2014 is a good time to be a comic book fan, for a variety of reasons. Superheroes are everywhere in popular culture, and have been for over a decade now. It seems you can’t throw a stone in Hollywood these days without hitting a comic book adaptation: Marvel Comics had four released this year alone. DC Comics have been preparing the world for the impending debuts of their new television shows Gotham, Constantine and The Flash, all ready to join the already hugely successful Arrow on the air. Add the buzz for the next Batman video game, Arkham Knight, and it’s clear that the general populace love superheroes almost as much as we hardcore fans do. But what of the industry that birthed these heroes to begin with? Naysayers have been decrying the death of the industry for years, but if anything, the comic book business in 2014 is in rude creative health and sales seem steady, with the advent of the digital comics market proving successful. Both DC and Marvel began grand movements in their universes a few years ago with The New 52 and Marvel Now respectively, focusing less on stories bound to years of continuity and more on innovative, invigorating storytelling. Image Comics have launched a genuine offensive against the big two publishers, with a number of critical and commercial hit creator-owned series’. There are also innumerable smaller independent publishers producing quality work, from Dark Horse to IDW to Boom! Studios to Oni Press and beyond.
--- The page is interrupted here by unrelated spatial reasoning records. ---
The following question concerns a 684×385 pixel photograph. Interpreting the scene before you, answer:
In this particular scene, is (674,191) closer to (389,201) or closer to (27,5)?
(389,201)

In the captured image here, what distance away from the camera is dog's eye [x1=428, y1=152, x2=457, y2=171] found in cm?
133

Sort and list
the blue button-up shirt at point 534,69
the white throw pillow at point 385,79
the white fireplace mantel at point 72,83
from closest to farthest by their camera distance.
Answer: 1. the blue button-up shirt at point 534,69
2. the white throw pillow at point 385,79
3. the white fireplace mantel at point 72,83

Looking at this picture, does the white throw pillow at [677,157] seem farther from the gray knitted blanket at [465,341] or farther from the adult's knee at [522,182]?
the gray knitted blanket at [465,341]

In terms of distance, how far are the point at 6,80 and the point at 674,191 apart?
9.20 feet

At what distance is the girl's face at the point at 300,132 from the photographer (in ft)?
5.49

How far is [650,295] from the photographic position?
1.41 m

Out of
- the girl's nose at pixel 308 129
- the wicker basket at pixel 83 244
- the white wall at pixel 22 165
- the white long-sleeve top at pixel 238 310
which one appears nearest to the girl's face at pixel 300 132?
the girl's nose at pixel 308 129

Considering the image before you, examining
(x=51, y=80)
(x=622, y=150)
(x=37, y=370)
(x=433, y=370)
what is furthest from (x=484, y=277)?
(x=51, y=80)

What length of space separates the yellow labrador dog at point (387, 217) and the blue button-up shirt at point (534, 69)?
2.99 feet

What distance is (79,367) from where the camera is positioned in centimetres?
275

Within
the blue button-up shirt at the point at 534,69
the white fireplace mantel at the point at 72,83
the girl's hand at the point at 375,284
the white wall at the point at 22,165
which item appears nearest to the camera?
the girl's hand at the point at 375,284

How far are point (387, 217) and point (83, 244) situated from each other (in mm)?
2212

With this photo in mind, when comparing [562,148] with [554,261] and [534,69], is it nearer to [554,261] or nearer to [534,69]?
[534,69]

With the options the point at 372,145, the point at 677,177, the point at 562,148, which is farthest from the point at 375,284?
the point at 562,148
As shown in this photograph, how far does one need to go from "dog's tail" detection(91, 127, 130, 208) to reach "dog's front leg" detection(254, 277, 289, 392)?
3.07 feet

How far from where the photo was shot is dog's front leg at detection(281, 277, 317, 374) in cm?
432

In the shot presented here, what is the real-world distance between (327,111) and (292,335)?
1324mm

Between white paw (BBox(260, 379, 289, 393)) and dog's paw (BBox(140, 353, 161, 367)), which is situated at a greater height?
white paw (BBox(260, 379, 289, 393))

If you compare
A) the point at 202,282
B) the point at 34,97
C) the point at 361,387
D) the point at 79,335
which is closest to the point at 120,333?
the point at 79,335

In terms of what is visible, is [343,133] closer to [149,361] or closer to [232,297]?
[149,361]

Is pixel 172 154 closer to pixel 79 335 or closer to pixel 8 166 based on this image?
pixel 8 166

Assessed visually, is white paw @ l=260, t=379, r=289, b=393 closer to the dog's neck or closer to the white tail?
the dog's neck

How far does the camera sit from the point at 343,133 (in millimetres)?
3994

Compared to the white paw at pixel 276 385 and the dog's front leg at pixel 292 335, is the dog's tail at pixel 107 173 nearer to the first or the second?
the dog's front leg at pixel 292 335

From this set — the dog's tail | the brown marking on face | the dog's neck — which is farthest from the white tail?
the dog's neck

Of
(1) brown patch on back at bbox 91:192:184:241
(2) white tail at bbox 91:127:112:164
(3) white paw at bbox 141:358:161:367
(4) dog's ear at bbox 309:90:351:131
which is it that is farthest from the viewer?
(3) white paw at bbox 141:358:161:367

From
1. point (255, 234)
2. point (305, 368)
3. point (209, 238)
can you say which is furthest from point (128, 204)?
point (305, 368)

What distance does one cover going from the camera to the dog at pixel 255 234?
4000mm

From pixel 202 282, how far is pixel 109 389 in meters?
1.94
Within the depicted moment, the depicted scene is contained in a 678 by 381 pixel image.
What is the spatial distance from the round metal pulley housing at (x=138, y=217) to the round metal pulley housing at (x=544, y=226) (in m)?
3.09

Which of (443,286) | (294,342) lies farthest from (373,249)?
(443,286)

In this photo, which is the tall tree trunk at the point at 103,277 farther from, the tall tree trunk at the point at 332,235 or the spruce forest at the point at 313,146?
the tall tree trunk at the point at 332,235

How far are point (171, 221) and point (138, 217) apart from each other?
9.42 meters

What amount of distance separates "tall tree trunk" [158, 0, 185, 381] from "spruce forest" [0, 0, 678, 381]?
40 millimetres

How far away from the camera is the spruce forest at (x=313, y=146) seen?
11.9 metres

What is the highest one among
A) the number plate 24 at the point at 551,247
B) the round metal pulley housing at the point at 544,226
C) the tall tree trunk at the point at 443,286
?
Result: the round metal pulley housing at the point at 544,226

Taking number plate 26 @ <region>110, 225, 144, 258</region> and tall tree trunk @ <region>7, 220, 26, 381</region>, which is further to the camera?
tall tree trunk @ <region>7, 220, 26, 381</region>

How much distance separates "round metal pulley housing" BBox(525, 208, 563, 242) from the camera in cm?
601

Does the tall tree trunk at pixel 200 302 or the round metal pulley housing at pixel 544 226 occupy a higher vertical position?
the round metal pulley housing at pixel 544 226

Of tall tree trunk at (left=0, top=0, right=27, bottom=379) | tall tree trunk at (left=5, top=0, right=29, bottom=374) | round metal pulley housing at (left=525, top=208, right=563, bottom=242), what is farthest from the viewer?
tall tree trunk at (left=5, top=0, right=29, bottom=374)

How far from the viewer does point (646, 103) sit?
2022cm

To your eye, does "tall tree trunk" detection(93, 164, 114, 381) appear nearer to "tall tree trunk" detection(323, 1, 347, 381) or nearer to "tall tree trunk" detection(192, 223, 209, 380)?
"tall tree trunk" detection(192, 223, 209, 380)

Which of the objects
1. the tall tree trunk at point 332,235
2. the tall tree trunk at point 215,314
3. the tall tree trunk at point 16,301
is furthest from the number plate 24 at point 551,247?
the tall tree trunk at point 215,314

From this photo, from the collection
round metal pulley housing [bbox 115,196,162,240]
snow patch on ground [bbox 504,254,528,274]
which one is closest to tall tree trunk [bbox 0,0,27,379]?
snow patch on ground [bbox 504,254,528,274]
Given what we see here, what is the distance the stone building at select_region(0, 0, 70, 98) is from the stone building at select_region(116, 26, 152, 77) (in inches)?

Creators such as Scott Snyder and Greg Capullo, with their generation defining Batman run, Rick Remender and Matteo Scalera with their science fiction odyssey Black Science and Dan Slott with his acclaimed Superior Spider-Man series are all creating the kind of scintillating material that will inspire and influence aspiring creators of the future. But what are the comics and creators that influenced them whenever they were fans and fledgling writers and artists? These are the 10 comics that changed everything and helped shaped the landscape of comics today.
10. The Walking Dead (Image Comics)
The Walking Dead is not only a long running and massively successful comic book series, but a viable franchise in many different media forms. The television show, which first aired in 2010, is a ratings juggernaut for the AMC network, and the series has birthed a prequel series of prose novels. There have been two different video games, one based off the comic continuity and one set in the world of the TV show. Fans can also buy Walking Dead t-shirts and hoodies and action figures. Basically, The Walking Dead is a very big deal. Series writer Robert Kirkman couldn’t have had any conception of the future unprecedented success of his black and white zombie comic when it was first published by Image in 2003. Along with artists Tony Moore and Charlie Adlard, Kirkman wisely focussed the stories on the human survivors in this post apocalyptic world, as they fought and clawed every day to survive in a land overrun with ‘walkers’. The Walking Dead is influential not because it launched a thousand different zombie related imitators (although Kirkman did write Marvel Zombies in 2005), but rather that as Image Comics’ flagship title, the tremendous revenue generated from it can be funnelled into other creative ventures. Image may not have been able to produce so many quality series in 2014, from so many creators at the top of their games, if Kirkman’s zombie opus hadn’t hit so big. Kirkman himself is now a partner at the company and runs his own imprint, Skybound. Image is clearly on an upward trajectory, with many of their trade paperbacks routinely cracking The New York Times Best Seller lists for graphic fiction, and this sort of mainstream respectability might not have been possible without The Walking Dead.